Lo and behold, the trade of Jason Jennings for Willy Taveras and two groundball pitchers, the ascension of Matt Holliday, Garret Atkins, Tulo and Brad Hawpe, and a bevy of fresh arms means the Rockies are in the World Series of 2007. I remain convinced Dan O’Dowd was hiding out in the apartment next to Kristin’s scribbling down notes as I belched out my plan between Parliament Lights and Henry Weinhard’s Private Reserves.
Alas, I still have no GM job for myself. But I am currently in the middle of the one life process that makes you feel most like a baseball GM. I’m buying a new house.

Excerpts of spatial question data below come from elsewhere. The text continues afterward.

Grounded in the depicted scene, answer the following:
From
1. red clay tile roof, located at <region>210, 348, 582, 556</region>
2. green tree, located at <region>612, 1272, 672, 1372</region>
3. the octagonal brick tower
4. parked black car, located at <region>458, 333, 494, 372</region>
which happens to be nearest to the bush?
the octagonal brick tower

When you’re seeking your new prize acquisition, you are a general manager at the start of Hot Stove Season, except you’re shopping for actual hot stoves (with houses around them) instead of people. Please forgive that tortured bit of wordplay that I just couldn’t resist, but the two processes are really no different.
You figure what qualities you really want – we want a strong arm, high OBP, and good baserunning / at least 3 bedrooms, location in the city, 2-car garage; who/what’s available that fits that profile, and finally, and this is the biggest one, what you can afford.

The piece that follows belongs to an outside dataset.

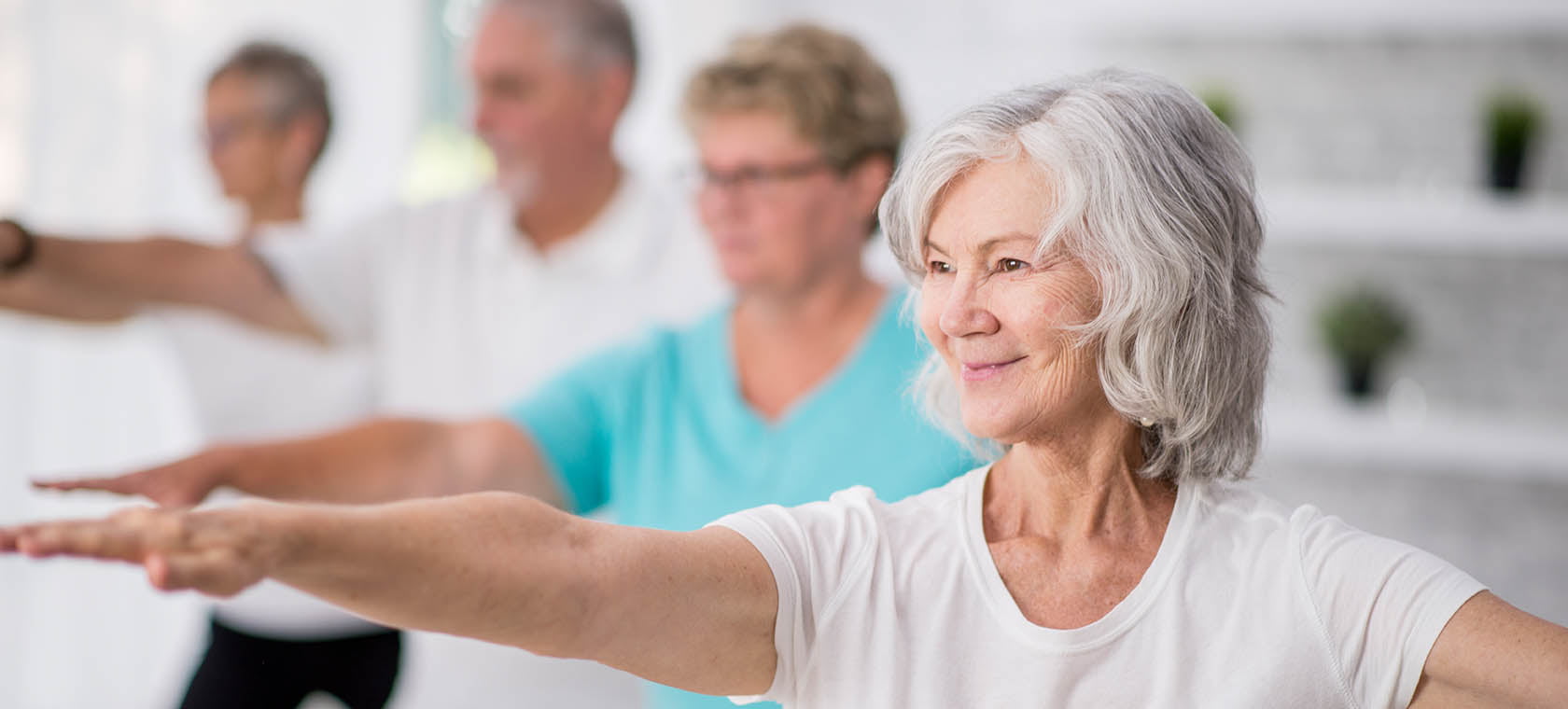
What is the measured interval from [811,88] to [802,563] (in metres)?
0.78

And that’s the fun part – the shopping. The world is at your fingertips, and anything is possible. There are approximately 9 billion homes in any given metro area, and they’re basically all available to you in the abstract. So have fun looking. What’s even better, and the only aspect where home buying is superior to baseball GM (aside from the fact that you’ll never be a baseball GM) is that your best available option changes frequently.
In baseball, let’s say Buster Posey, Ryan Braun and Matt Kemp are all coming on the market at the end of the season. They’ll be there until they’re gone. In the middle of the negotiation and courtship process, it’s not like Troy Tulowitzki is going to suddenly come available too. Yet that’s exactly what happens when you buy a home.

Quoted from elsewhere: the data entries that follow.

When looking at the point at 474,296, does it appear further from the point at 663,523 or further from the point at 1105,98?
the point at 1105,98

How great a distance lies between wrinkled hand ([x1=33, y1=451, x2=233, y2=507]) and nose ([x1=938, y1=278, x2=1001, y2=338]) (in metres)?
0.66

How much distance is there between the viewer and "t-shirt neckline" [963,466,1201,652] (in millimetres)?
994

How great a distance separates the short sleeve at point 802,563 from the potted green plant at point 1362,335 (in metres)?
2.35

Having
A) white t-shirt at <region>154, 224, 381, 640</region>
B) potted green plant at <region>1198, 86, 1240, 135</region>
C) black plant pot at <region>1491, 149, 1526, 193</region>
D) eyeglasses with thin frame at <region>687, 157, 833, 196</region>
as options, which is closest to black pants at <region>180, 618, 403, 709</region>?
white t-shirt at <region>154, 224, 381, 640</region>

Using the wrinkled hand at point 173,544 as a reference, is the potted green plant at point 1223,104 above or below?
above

Awesome houses you’d love to see come and go without mercy, but what’s amazing is there’s a whole slew of new ones coming right behind them. So don’t fall in love and keep your eye wandering because there’s lots of eye candy out there.
Once you decide on one, you’re reminded that you’re not just doing this on some fantasy larf, but that you’re an actual adult who is taking on decades of debt, so you’d better fucking act like it. There are inspections, negotiations stemming from those inspections about who’s going to fix what and who gets stuck with the bill for that. There’s preparing an ungodly slate of documents that you send to some poor underling in a mortgage office who gets to review your entire financial history, and whom you’re begging not to steal your identity. There’s the signing of your name – oh God, the signing of your name. At the end of this process, your name looks like symbols from some ancient alien text, you’ve signed it so many times. And then the moving, which is probably the worst thing you’ll ever get to do.
I imagine the process of acquiring a new ballplayer has its own pains in the ass – contract negotiations, ensuring he passes a physical, dealing with an intransigent Art Howe if you’re Billy Beane in Moneyball and seriously why did they need the great Philip Seymour Hoffman to play Art freaking Howe? That’s like killing a fly with by unleashing Dexter Morgan on it – but at the end of the day, you can’t live inside your ballplayer, like you can a house. I clearly cannot remember the original point I wanted to make when I started writing this, so let’s wrap up.
I like buying a house because not only do you get to live inside something you spent a shitload of time and effort acquiring, you get for a few fleeting moments to feel like a general manager shopping for a high-priced free agent.
And that’s what’s really important here, isn’t it? Feeling like a bigshot. Yep, look at me shopping for top talent.
By the way, I’m getting my furnace inspected on Wednesday, hiring a plumber for Friday, shelling out another $500 or so for an appraisal, digging up more bank statements, packing up my whole house, and have to do all this while I work a demanding day job.
The bigshot feeling is important. Let me bask in it while I can.